In order to find an easy and reliable method to estimate the risk and prognosis of patients with thoracic surgery, we introduce RDW on the basis of CPET research. The CPET parameter oxygen pulse (VO2/HR) and RDW of the case group were lower than those of the control group (P < 0.05), and the ventilation/carbon dioxide production VE/VCO2 slope) was significantly higher than control grou The RDW of the control group was significantly greater than that of the case group, and the difference was statistically significant. When we further combined VO2/kg and RDW, we found that the combined diagnosis has the largest area under the ROC curve and the sensitivity and specificity are more advantageous than a single index.

Glowczynska et al.25 confirmed that higher RDW is independently related to peakVO2 and VE/VCO2 slope only in patients with chronic heart failure (CHF), and it may be a sign of further aggravation of HF. Nishiyama et al.26 proved that significant inverse correlations were observed between peak VO2 and RDW. Elevated RDW reflects a reduction in oxygen transport capacity which may be one of the mechanisms responsible for the relationship between increased RDW and poor prognosis in cardiovascular disease, exercise training increases exercise tolerance and decreases RDW in association with increased oxygen uptake in patients with CAD. This is similar to our conclusion that there is a correlation between RDW and CPET, which supports the correlation between RDW and cardiopulmonary endurance. Our results are in contrast to the above mentioned studies, it may be due to an insufficient sample size.

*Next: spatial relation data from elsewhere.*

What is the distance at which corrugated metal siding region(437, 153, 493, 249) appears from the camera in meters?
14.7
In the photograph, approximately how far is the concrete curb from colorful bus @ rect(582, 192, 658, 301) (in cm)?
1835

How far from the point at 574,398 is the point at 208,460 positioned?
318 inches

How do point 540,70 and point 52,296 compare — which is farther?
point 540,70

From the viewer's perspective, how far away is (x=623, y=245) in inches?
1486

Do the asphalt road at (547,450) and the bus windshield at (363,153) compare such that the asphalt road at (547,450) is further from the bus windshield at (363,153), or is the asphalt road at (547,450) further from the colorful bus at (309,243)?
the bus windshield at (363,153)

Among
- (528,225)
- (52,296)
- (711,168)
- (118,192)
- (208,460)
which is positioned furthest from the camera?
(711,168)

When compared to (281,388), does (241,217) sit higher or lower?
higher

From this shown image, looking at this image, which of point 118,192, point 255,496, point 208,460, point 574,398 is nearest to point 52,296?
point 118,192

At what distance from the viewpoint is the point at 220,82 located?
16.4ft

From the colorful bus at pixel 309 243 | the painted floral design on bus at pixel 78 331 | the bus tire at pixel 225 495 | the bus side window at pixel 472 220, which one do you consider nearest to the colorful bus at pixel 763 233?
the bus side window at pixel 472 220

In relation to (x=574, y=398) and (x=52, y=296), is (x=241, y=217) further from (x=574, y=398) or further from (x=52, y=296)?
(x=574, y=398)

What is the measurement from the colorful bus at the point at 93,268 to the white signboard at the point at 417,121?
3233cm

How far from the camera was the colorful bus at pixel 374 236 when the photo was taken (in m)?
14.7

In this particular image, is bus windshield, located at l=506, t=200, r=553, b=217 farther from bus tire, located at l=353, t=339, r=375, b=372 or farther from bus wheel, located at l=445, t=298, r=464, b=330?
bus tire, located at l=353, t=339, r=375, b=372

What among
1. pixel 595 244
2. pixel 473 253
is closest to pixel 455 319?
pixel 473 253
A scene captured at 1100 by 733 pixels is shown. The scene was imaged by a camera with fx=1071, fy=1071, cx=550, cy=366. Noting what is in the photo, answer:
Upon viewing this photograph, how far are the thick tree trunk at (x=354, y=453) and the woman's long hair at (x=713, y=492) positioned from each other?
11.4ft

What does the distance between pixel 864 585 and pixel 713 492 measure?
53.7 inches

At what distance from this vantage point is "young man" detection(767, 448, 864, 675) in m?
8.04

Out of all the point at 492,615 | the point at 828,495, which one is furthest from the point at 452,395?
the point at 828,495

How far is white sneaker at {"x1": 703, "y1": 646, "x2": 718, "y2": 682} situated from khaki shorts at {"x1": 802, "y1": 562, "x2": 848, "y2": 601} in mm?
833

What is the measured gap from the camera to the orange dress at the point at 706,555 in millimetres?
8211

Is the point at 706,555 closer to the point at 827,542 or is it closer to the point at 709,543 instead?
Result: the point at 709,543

So far, there are few studies on the correlation between RDW and CPET and their combined application in cardiovascular complications after thoracic surgery. On the basis of predecessors, this research innovatively proposes the combined application of the two in disease diagnosis, it improves the diagnostic basis for thoracic surgery complications, especially cardiovascular complications. With the increase of new indications for CPET and RDW, it may also provide a certain value for the diagnosis and prevention of other diseases. This is the shortcoming of the existing literature.

Due to a case–control study, there are limitations related to this study such as selection bias, uncertain causality, etc. In addition, the sample size is relatively small, and no subgroup analysis was performed. So, more studies are needed to verify this conclusion.